WHAT YOU SHOULD DO: Quote all of the entries below word for word, in the order they appear.

DATA SUPPLIED:
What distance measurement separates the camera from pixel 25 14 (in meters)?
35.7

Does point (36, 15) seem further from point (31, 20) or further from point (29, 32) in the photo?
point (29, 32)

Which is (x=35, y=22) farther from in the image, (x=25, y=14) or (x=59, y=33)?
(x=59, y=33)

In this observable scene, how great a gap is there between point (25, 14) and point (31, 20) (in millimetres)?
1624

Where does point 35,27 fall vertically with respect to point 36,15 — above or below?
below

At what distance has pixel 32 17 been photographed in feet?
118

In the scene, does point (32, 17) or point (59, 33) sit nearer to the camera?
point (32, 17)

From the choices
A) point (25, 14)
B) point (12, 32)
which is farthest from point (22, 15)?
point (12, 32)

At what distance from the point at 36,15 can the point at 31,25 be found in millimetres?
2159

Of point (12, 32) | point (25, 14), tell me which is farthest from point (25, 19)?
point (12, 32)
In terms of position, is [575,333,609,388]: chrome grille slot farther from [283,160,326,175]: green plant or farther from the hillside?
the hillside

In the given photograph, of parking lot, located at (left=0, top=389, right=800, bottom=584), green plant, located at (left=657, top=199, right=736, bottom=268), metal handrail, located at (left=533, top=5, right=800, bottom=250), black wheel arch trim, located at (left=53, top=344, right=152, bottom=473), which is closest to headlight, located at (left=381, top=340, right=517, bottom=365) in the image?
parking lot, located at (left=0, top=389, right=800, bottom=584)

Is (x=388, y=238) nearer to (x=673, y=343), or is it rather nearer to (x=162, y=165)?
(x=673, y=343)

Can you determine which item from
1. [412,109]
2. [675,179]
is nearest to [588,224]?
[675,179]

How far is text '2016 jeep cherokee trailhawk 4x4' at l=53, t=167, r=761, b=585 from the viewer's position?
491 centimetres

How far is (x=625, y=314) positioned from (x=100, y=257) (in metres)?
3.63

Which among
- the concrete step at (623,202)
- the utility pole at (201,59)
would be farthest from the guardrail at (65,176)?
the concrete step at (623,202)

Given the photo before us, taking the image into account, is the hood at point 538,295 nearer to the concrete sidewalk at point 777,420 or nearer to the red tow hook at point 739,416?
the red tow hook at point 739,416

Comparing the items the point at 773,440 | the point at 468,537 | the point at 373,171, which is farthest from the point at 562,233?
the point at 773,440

RESPONSE TO THIS TASK:
What distance measurement separates the camera from pixel 25 14 (in meters)?
35.7

Does point (36, 15) seem further from point (31, 20) or further from point (29, 32) in the photo?
point (29, 32)

Which is (x=35, y=22) farther from in the image, (x=25, y=14) or (x=59, y=33)?
(x=59, y=33)

In this observable scene, how great a gap is there between point (25, 14) and point (31, 20) (in millimetres)?
1624

Where does point 35,27 fall vertically with respect to point 36,15 — above or below?
below

At what distance has pixel 32 17 been photographed in feet?
118

In the scene, does point (32, 17) or point (59, 33) sit nearer to the camera?
point (32, 17)

From the choices
A) point (25, 14)
B) point (12, 32)
which is farthest from point (22, 15)?
point (12, 32)

At what distance from the point at 36,15 can the point at 31,25 be found in millimetres?
2159

Of point (12, 32) | point (25, 14), tell me which is farthest from point (25, 19)?
point (12, 32)
In terms of position, is [575,333,609,388]: chrome grille slot farther from [283,160,326,175]: green plant or farther from the hillside?
the hillside

In the given photograph, of parking lot, located at (left=0, top=389, right=800, bottom=584), green plant, located at (left=657, top=199, right=736, bottom=268), metal handrail, located at (left=533, top=5, right=800, bottom=250), black wheel arch trim, located at (left=53, top=344, right=152, bottom=473), which is closest to headlight, located at (left=381, top=340, right=517, bottom=365) in the image?
parking lot, located at (left=0, top=389, right=800, bottom=584)

Is (x=388, y=238) nearer to (x=673, y=343), or is it rather nearer to (x=162, y=165)?
(x=673, y=343)

Can you determine which item from
1. [412,109]
2. [675,179]
is nearest to [588,224]?
[675,179]

How far is text '2016 jeep cherokee trailhawk 4x4' at l=53, t=167, r=761, b=585 from the viewer's position?
491 centimetres

How far is (x=625, y=314) positioned from (x=100, y=257) (in metres)?
3.63

Which among
- the concrete step at (623,202)
- the utility pole at (201,59)
would be farthest from the guardrail at (65,176)?
the concrete step at (623,202)

Given the photo before us, taking the image into account, is the hood at point 538,295 nearer to the concrete sidewalk at point 777,420 or nearer to the red tow hook at point 739,416?
the red tow hook at point 739,416

Comparing the items the point at 773,440 | the point at 468,537 | the point at 373,171, which is farthest from the point at 562,233?
the point at 773,440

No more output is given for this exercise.